Extract every line below that contains the string "Norte", matching case exactly.
START Source records
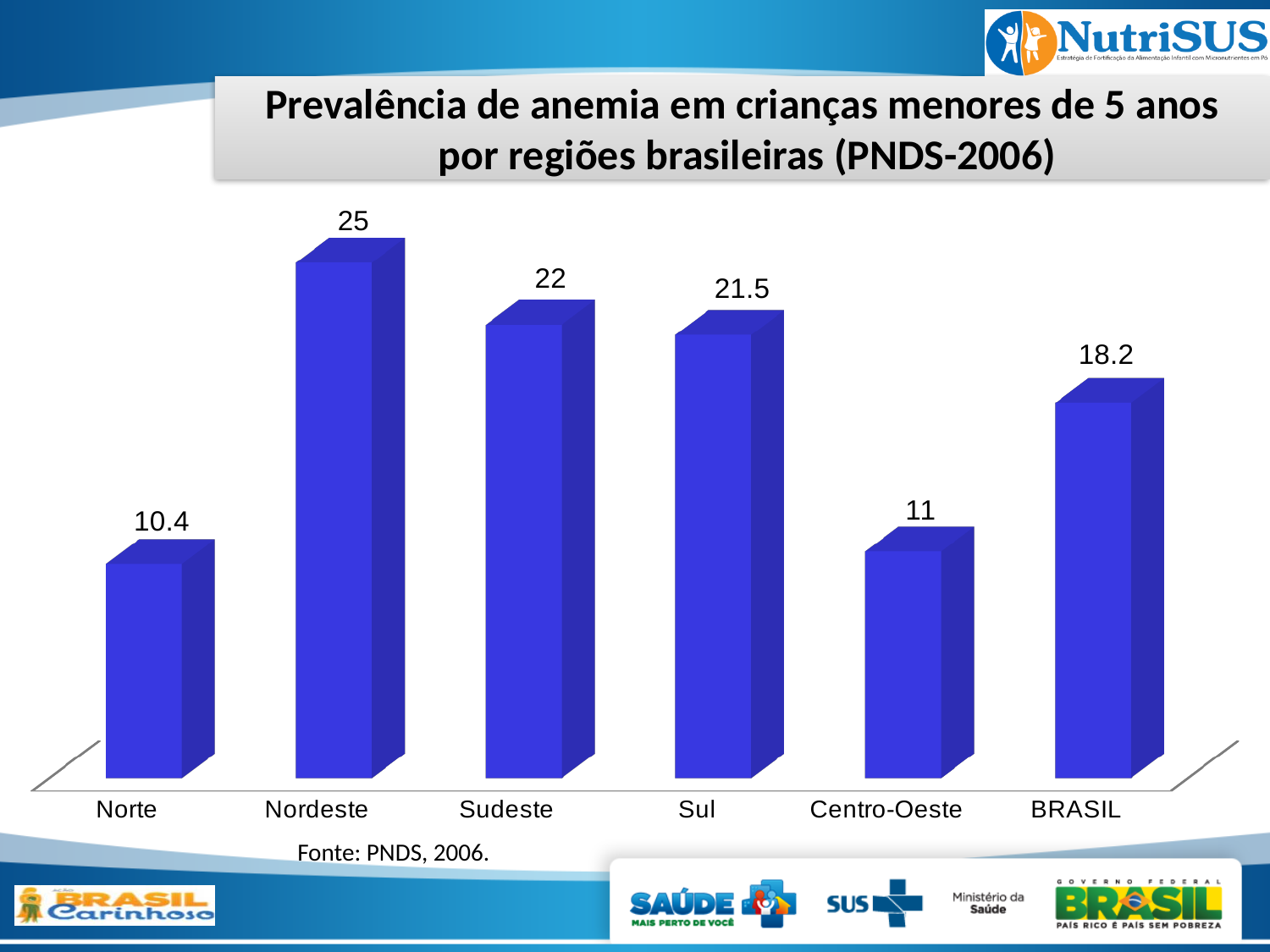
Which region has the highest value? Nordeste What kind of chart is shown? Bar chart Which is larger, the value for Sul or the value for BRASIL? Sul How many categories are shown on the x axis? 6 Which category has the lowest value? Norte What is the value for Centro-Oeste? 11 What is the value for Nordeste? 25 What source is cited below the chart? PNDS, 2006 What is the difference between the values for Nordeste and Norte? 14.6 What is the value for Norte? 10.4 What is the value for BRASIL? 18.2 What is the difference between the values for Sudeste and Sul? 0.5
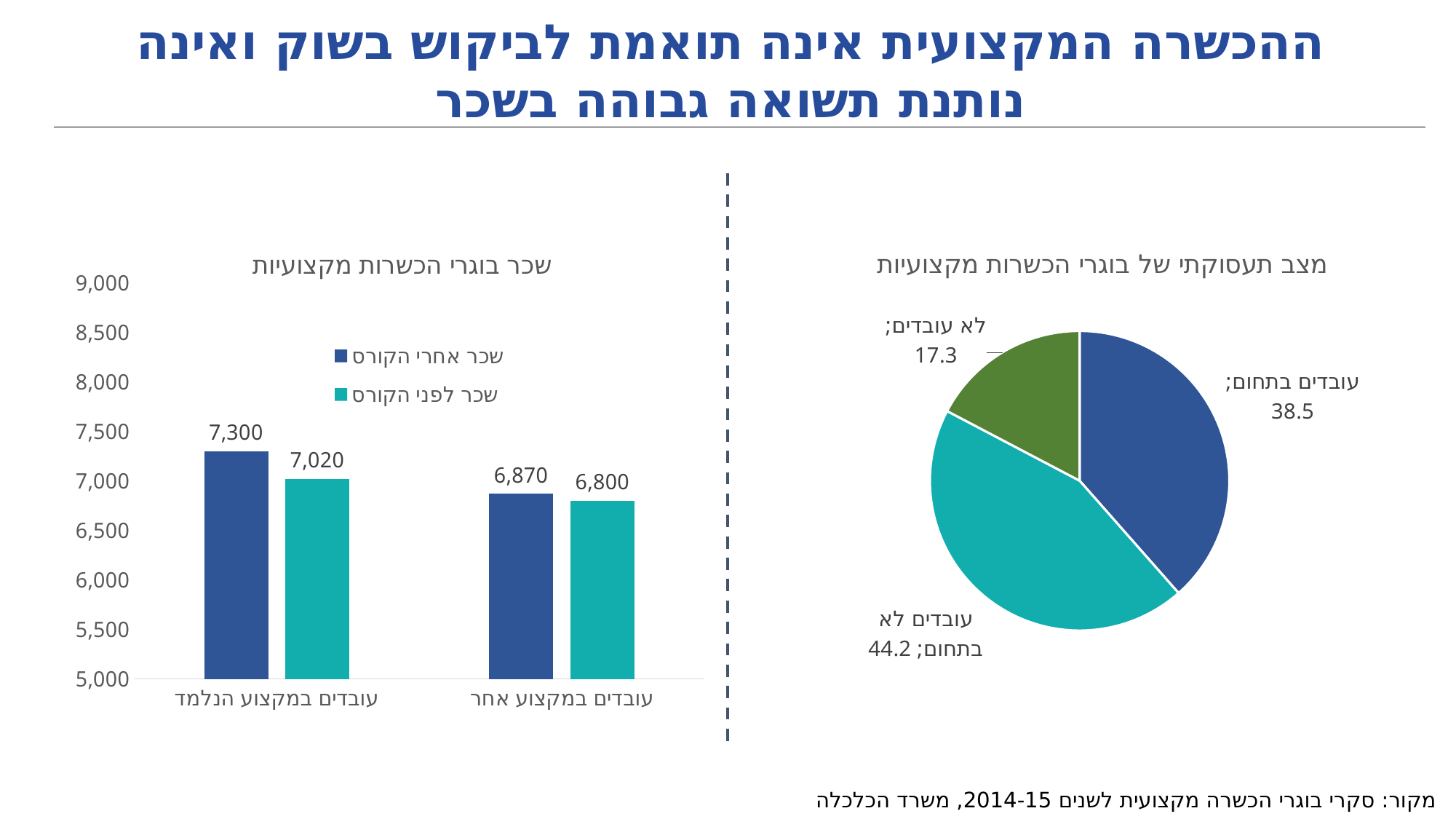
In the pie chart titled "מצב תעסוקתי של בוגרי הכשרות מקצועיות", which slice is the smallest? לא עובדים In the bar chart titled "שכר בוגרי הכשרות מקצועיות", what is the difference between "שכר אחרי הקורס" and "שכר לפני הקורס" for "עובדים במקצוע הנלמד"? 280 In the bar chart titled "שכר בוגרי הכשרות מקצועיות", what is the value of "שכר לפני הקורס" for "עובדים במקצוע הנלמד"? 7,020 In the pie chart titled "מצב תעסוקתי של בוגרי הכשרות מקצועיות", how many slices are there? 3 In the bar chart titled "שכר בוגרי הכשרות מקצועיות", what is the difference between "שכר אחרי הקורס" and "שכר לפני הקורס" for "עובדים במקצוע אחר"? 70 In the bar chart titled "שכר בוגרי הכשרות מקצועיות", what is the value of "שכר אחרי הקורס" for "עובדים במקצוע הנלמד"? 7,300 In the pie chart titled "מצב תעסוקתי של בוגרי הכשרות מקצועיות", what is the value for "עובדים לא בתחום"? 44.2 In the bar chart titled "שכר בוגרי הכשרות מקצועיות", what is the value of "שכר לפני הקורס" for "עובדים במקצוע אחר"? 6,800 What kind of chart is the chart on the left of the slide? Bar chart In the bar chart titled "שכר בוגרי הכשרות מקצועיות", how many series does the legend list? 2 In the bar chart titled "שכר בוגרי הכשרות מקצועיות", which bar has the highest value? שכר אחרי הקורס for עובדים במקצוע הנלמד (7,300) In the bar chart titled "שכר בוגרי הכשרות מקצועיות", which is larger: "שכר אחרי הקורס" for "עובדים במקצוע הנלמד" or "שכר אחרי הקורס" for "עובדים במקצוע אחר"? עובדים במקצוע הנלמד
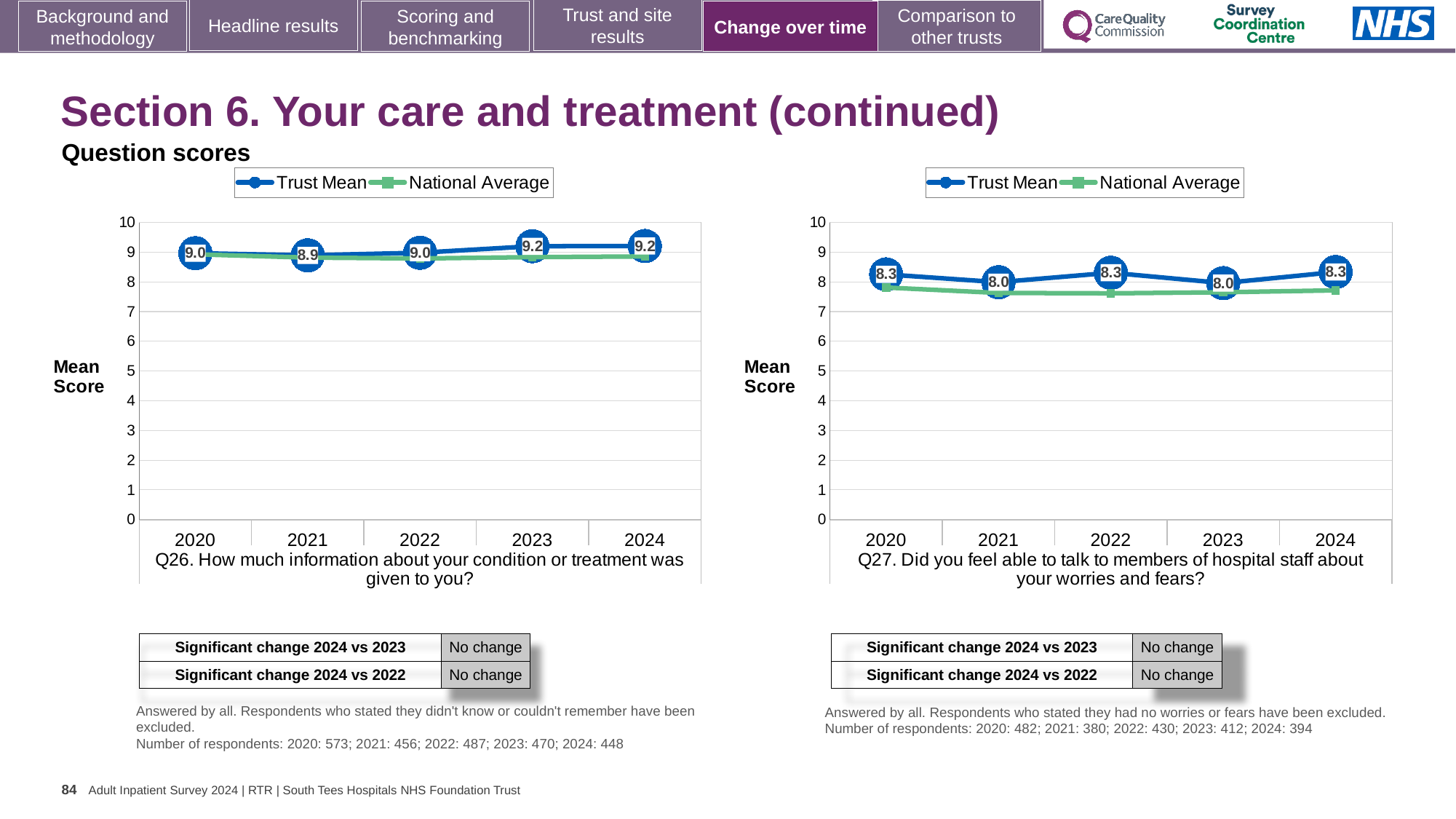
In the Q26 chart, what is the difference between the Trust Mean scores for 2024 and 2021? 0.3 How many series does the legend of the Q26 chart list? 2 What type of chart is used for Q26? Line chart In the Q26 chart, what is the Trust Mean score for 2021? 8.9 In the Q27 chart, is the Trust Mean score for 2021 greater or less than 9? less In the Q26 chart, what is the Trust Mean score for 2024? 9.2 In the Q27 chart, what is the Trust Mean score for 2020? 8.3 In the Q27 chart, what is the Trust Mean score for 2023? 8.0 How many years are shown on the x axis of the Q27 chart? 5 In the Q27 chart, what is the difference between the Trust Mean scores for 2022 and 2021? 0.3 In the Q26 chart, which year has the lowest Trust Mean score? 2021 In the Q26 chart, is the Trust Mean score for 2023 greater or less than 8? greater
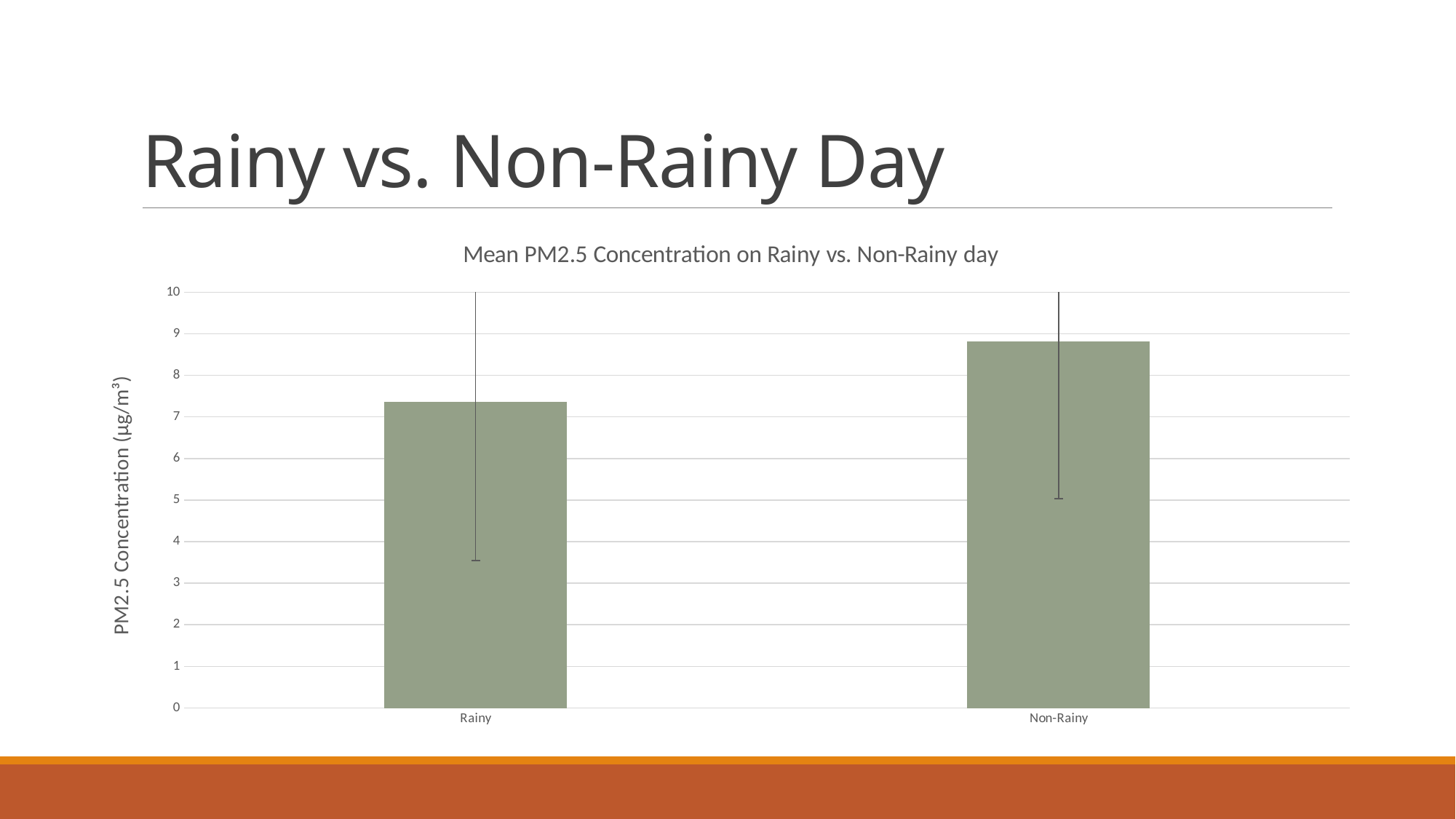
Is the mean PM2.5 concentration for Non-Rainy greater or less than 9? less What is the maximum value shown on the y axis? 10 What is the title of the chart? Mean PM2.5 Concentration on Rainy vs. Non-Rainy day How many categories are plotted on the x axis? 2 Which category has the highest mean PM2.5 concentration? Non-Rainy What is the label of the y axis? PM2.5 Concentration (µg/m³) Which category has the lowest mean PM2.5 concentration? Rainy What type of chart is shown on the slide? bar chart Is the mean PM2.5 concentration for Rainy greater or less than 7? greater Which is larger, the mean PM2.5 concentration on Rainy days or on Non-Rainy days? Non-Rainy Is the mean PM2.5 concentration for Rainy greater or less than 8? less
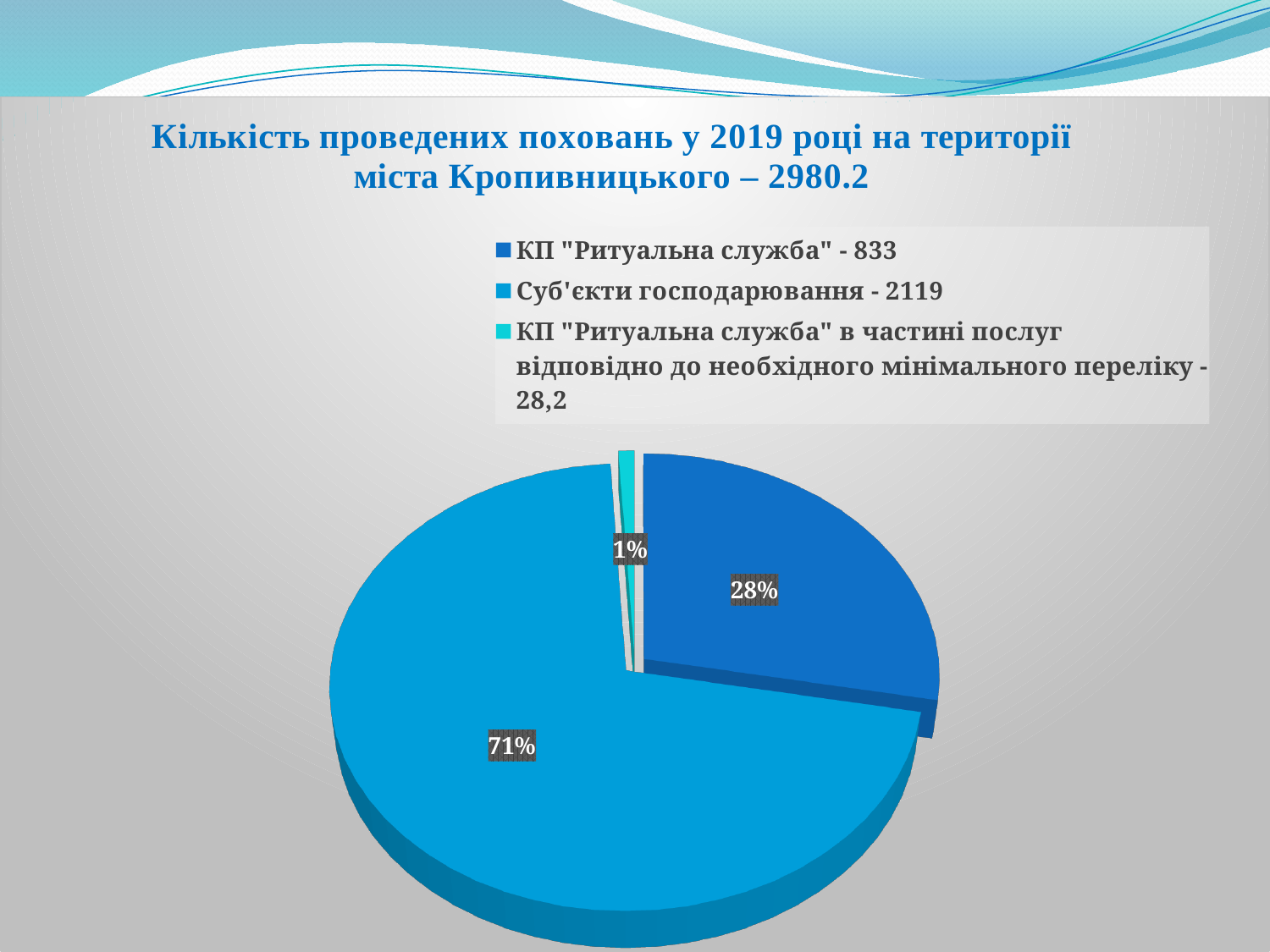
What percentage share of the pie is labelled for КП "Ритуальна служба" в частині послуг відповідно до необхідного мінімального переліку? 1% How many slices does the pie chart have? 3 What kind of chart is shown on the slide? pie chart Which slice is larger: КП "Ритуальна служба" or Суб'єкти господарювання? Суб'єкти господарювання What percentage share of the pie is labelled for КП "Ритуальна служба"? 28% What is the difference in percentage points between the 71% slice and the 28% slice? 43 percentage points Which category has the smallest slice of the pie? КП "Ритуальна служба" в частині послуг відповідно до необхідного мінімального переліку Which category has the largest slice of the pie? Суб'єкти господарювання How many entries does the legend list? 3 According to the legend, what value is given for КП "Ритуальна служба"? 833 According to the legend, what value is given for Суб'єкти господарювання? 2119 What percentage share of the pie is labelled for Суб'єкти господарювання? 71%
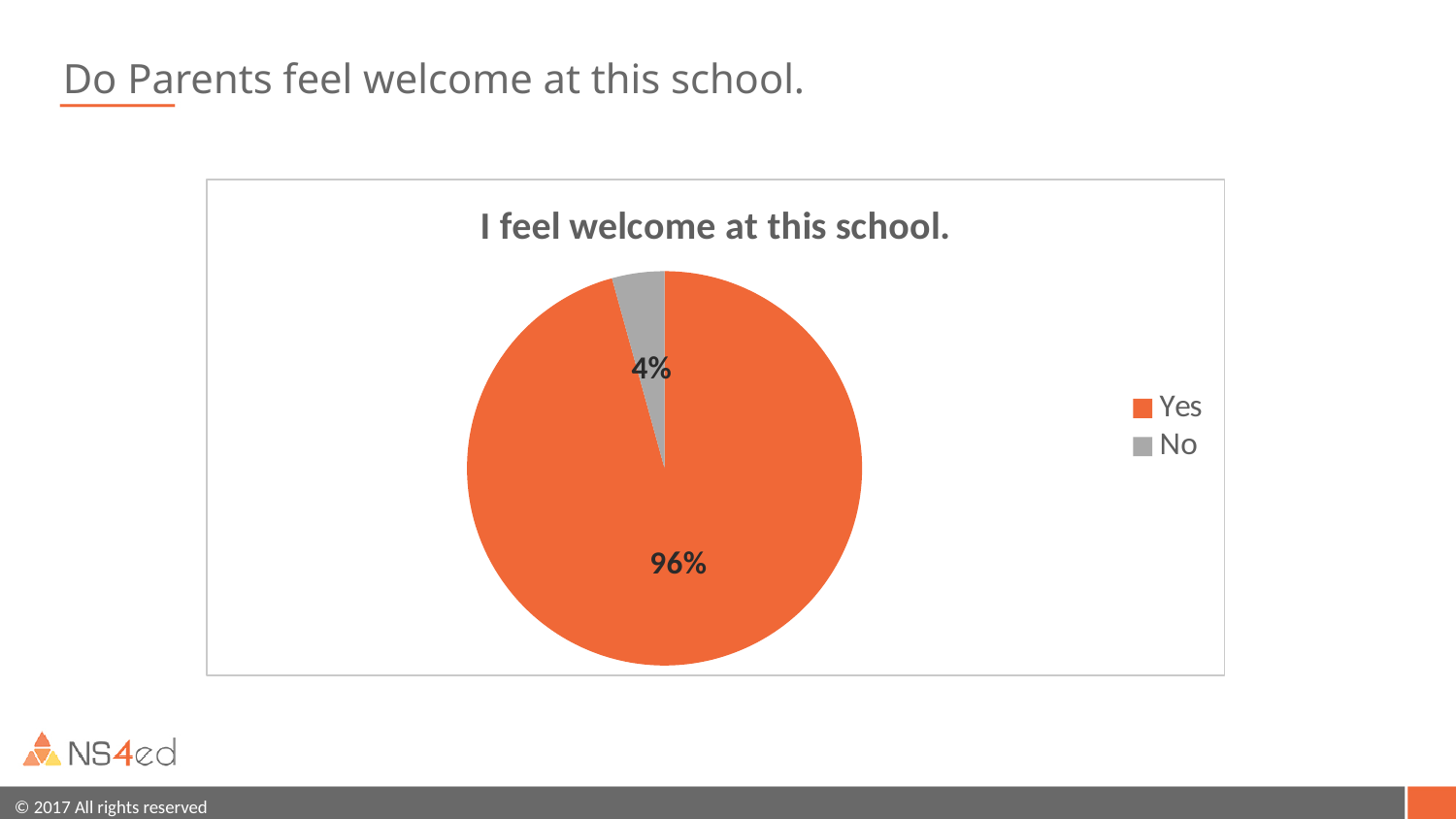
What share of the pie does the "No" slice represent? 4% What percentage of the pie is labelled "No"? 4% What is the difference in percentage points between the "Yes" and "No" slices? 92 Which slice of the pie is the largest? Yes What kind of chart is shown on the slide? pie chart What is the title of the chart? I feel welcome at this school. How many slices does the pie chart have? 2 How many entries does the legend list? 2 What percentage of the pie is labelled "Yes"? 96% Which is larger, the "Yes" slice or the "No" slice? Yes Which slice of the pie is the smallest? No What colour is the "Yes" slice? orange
END Source records
■ Task answer ■
Which region has the highest value? Nordeste What kind of chart is shown? Bar chart Which is larger, the value for Sul or the value for BRASIL? Sul How many categories are shown on the x axis? 6 Which category has the lowest value? Norte What is the value for Centro-Oeste? 11 What is the value for Nordeste? 25 What source is cited below the chart? PNDS, 2006 What is the difference between the values for Nordeste and Norte? 14.6 What is the value for Norte? 10.4 What is the value for BRASIL? 18.2 What is the difference between the values for Sudeste and Sul? 0.5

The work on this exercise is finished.